Royston ließ die Hände sinken und starrte von seinem Platz auf der Bank in den Garten von Shamley Green hinaus. Es war zwar erst Ende März, aber die Natur schien es kaum erwarten zu können, dass es Frühling wurde. Überall brach kraftvolles Grün hervor, das Weiß und das pastellige Rosa und das Gelb der Blütenknospen, und die Vögel bejubelten das Ende der kalten Jahreszeit. Unter fröhlichem Gekläff jagte Henry, unbelastet von der Seelenlast der Menschenwesen, unsichtbare Kaninchen über den saftig aufsprießenden Rasen bis zwischen die Stämme der Eichen. »Habt ihr noch mal etwas von Grace gehört?«

Stephen schüttelte den Kopf, ohne die Augen zu öffnen. »Nichts mehr seit der Postkarte aus Cairo.«

Royston nickte bedächtig und brütete darüber nach, wie sehr sich in ihrer aller Leben doch Liebe und Tod, Glück und Schmerz miteinander verschränkt hatten in den Jahren, seit sie als junge Männer in Sandhurst gewesen waren.

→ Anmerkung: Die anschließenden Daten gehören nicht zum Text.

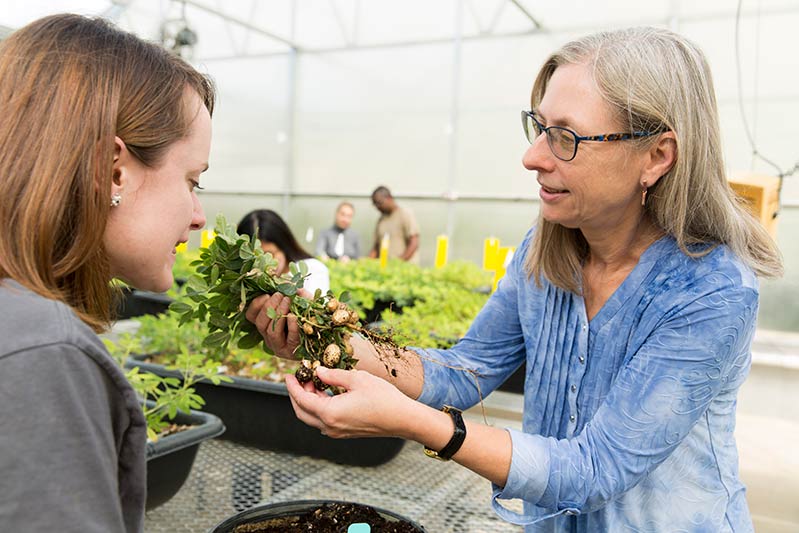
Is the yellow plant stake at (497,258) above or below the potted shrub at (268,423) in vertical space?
above

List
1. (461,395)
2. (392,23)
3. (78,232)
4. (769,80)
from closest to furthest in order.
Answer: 1. (78,232)
2. (461,395)
3. (769,80)
4. (392,23)

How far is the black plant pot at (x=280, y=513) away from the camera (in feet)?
3.84

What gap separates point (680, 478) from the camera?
4.07ft

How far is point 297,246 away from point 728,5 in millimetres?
5524

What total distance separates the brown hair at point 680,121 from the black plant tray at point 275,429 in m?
0.88

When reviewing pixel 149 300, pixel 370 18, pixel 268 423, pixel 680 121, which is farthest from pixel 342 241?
pixel 680 121

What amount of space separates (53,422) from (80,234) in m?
0.26

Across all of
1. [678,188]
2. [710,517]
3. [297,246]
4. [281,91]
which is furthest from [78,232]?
[281,91]

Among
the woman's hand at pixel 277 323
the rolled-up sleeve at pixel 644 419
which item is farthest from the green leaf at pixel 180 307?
the rolled-up sleeve at pixel 644 419

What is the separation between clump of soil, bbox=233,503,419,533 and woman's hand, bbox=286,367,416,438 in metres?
0.25

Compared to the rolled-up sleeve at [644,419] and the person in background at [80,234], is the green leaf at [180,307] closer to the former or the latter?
the person in background at [80,234]

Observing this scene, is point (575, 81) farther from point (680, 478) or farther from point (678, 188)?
point (680, 478)

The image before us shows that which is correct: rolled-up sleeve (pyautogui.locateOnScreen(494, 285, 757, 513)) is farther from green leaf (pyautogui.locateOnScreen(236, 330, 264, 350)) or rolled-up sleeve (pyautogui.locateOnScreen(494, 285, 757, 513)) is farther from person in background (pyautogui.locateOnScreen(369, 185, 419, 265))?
person in background (pyautogui.locateOnScreen(369, 185, 419, 265))

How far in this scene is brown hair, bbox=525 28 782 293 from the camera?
119 centimetres
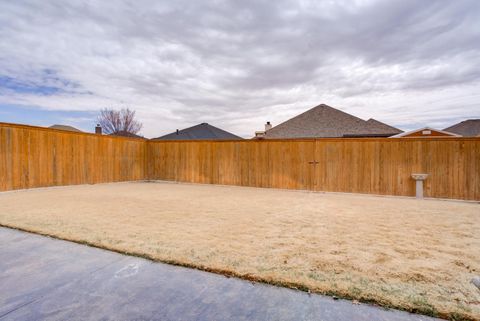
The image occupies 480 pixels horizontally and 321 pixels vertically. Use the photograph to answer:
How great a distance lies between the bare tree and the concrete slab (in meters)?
25.7

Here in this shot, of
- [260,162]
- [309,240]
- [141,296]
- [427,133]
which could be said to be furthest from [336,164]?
[427,133]

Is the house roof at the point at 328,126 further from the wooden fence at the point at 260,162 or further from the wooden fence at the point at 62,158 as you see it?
the wooden fence at the point at 62,158

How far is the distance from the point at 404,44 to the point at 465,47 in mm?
2213

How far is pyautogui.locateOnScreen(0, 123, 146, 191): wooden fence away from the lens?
739 cm

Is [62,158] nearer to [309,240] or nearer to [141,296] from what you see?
[141,296]

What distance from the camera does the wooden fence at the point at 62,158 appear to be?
7.39 metres

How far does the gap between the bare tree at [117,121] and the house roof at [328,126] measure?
17.0 meters

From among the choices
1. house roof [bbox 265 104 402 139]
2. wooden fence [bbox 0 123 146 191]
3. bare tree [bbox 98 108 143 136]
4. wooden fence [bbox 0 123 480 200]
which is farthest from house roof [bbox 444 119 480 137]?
bare tree [bbox 98 108 143 136]

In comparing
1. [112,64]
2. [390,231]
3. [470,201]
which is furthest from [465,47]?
[112,64]

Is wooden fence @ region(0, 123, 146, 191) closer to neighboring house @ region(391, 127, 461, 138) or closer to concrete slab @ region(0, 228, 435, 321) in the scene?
concrete slab @ region(0, 228, 435, 321)

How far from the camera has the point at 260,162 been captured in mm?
9359

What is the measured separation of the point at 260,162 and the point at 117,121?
22.0 meters

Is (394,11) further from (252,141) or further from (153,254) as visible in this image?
(153,254)

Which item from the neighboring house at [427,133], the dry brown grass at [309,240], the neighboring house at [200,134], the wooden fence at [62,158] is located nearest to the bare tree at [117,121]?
the neighboring house at [200,134]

»Und«, fragte Royston nach einer Weile, »wie ist das Leben als verheirateter Mann so?«

Stephen lachte, sodass sein knochiger Adamsapfel auf und ab hüpfte. »Hast du dein Misstrauen immer noch nicht ganz abgelegt?« Er hob den Kopf wieder und blinzelte in Richtung seines Freundes. »Es geht mir gut mit Becky.« Aus seiner Sakkotasche holte er sein Zigarettenetui hervor und bot Royston eine an; als dieser dankend ablehnte, zündete er sich selbst eine an. »Sehr gut sogar.« Leiser fügte er hinzu: »Ich habe kaum noch Albträume, seit sie nachts neben mir liegt.« Er sah zu den austreibenden Eichen hinüber und schwieg eine Weile; es rührte Royston an, den Ausdruck von Zufriedenheit auf Stephens Gesicht zu beobachten. »Becky«, sagte er schließlich leise, »Becky ist das Beste, was mir passieren konnte.« Er grinste, auf eine Art verlegen wie ein frisch verliebter Pennäler und doch verwundert-selig wie ein Mann in fortgeschrittenem Alter, dem nach allzu viel Leid doch noch ein unverhofftes Glück beschieden war.

»Das freut mich zu hören«, erwiderte Royston.

Stephen nickte, mit einem Ausdruck in den Augen, den Royston nicht deuten konnte. Spöttisch vielleicht, oder eher vorwitzig. »War schön, dich wieder mal zu sehen«, sagte Stephen dann und schlug dem Freund auf die Schulter. Er klemmte sich die Zigarette in den Mundwinkel und löste die Bremsen des Rollstuhls. »Mach’s gut!«, nuschelte er und setzte mit seinem Gefährt zurück.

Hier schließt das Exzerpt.